Median latency is back to normal. We are still investigating root cause and prevention, but this issue is mitigated for now.
Posted Nov 27, 2020 - 14:13 PST
We're recovering again after the second nuclear cluster reset. Latency of responses is still higher than normal, so we will continue monitoring.
We are also going to add more resources to the cluster (VMs) and also more Asset Silo Pods to spread out the load. We are not under CPU or Memory pressure, and the network traffic is not higher than we have seen in the past. However, there may be some resource utilization issue that we cannot currently identify.
Posted Nov 27, 2020 - 13:45 PST
Pods appeared healthy for 10 minutes, but have moved back into a bad state. Retrying the nuclear cluster reset before attempting to redeploy the service.
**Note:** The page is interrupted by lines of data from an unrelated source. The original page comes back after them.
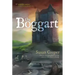 The Boggart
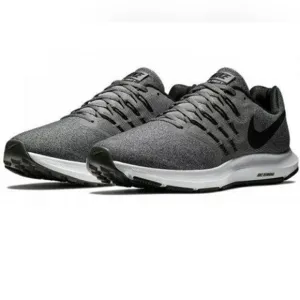 Nike marathon Running Athletic training gym Shoes sneakers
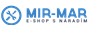 www:www.mirmar.sk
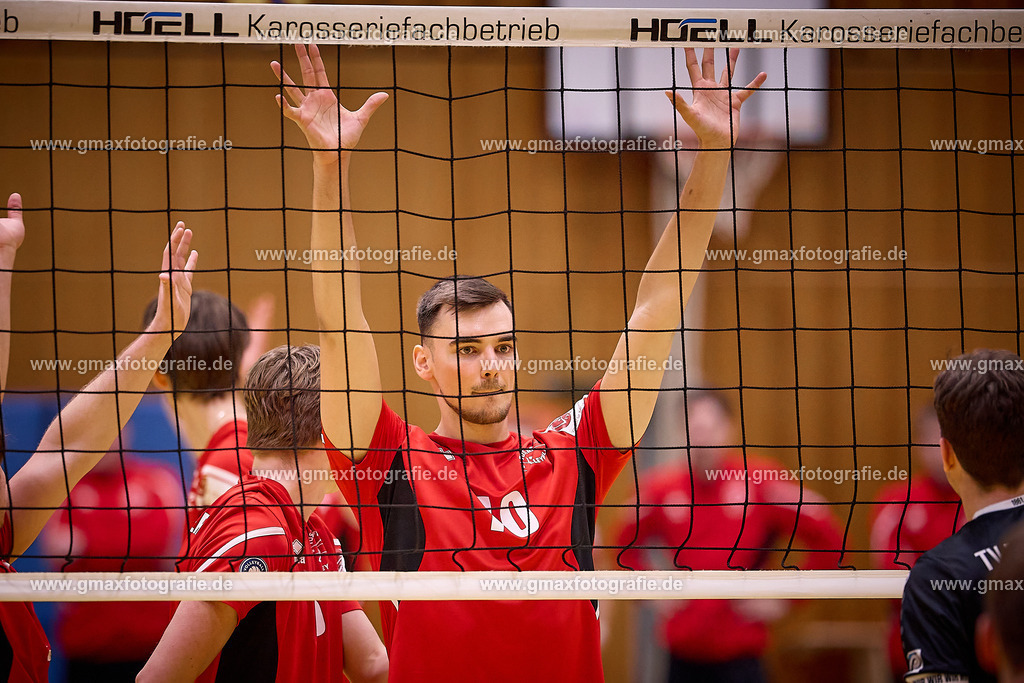 Kriftel-Rottenburg_250315_052 | gmaxfotografie Oelze-de Stoppany Fotograf Schwäbisch Gmünd Stuttgart Frankfurt Gerald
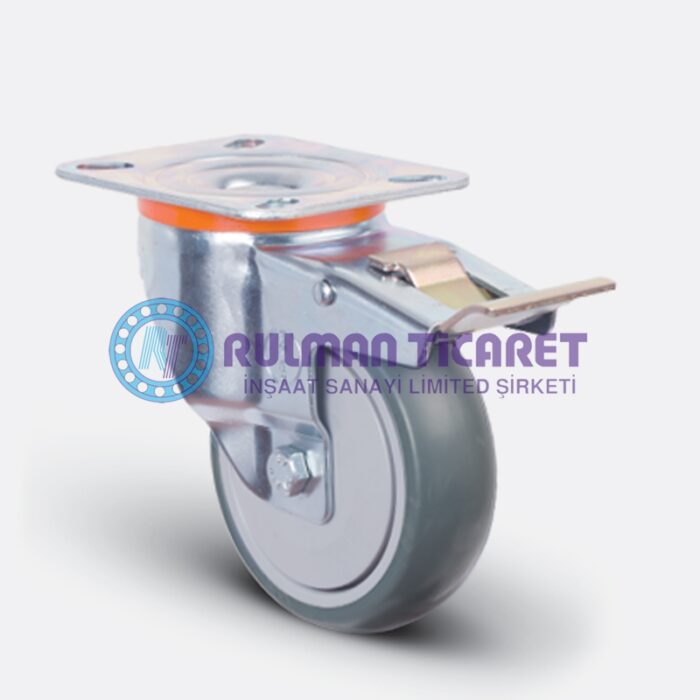 110 10455103 Emes Rulman Ticaret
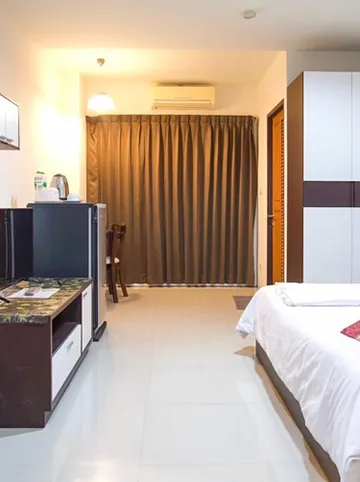 รูปภาพของคิลินตรา เรสซิเดนซ์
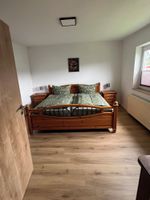 Alquiler Vacacional - Vacation home unterm Kohnstein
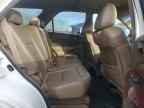 2005 ACURA MDX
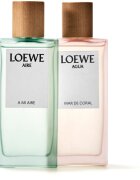 Loewe Agua Mar de Coral toaletna voda za ženske 100 ml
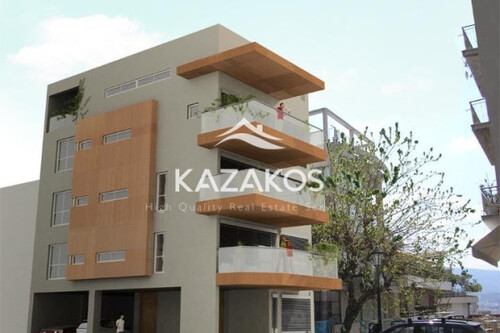 Foto - 6 Zimmer Einfamilienhaus in 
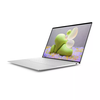 Laptop Dell XPS 13 9350 - Intel Core Ultra 7  258V 13.4 inch Touch 3K 2880x1800 OLED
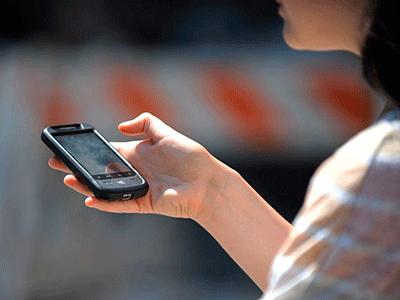 Direitos do consumidor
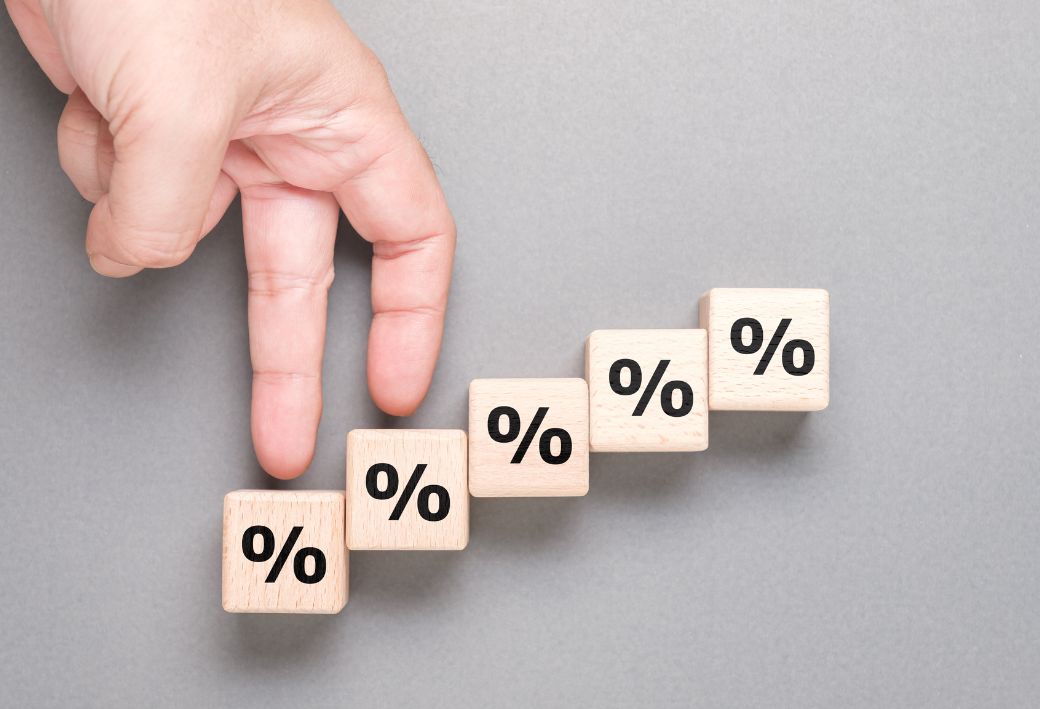 minimalber-emeles-2026-szja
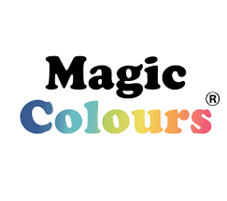 Magic Colours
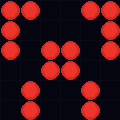 79.97.80.141
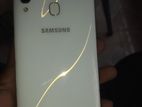 Samsung Galaxy A30 . (Used)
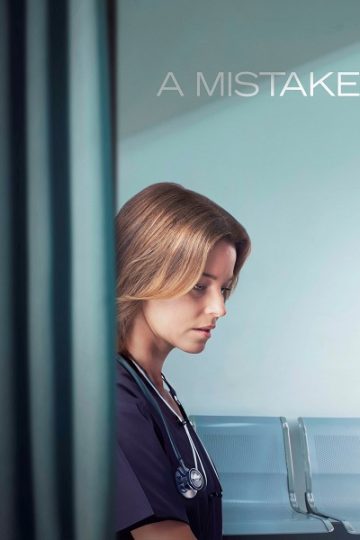 A Mistake ( 2024 )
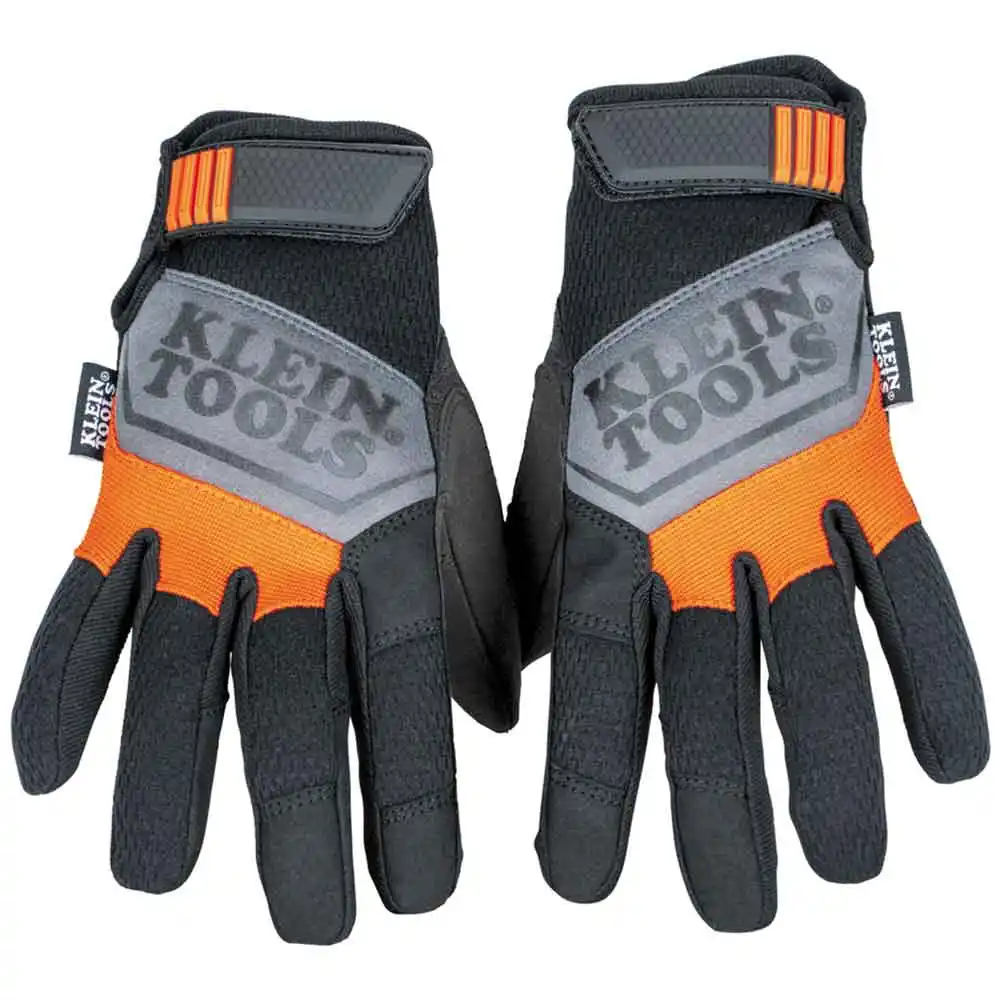KLEIN Performance Glove A-60595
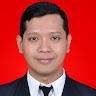 Septian Sigit Setiawan
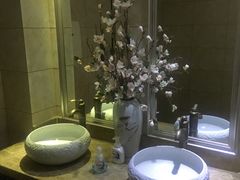 -芬芳四季养生会所(西溪店)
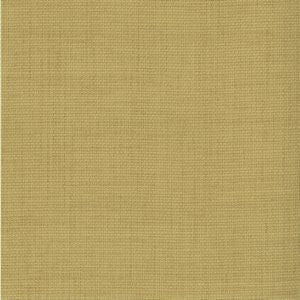 Pecos Daisy by Norbar Fabric 100 POLYESTER SOUTH KOREA 50K WYZENBEEK </p><p>Repeat: 54 - Fabric Carolina -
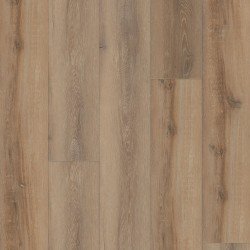 COREtec Plus Premium - Coretta Oak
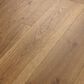 Anderson Tuftex Imperial Pecan Wheat 7 1/5" Engineered Hardwood, , large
Posted Nov 27, 2020 - 13:05 PST
We seem to be recovering again after the nuclear reset. Root cause is still unknown, but issue is likely mitigated.
Posted Nov 27, 2020 - 12:32 PST
We are continuing to investigate this issue - starting the nuclear cluster reset option which worked yesterday.
Posted Nov 27, 2020 - 12:25 PST
Outage of asset service for Economy v2 customers, Economy Classic is unaffected. Seems related to the incident from yesterday.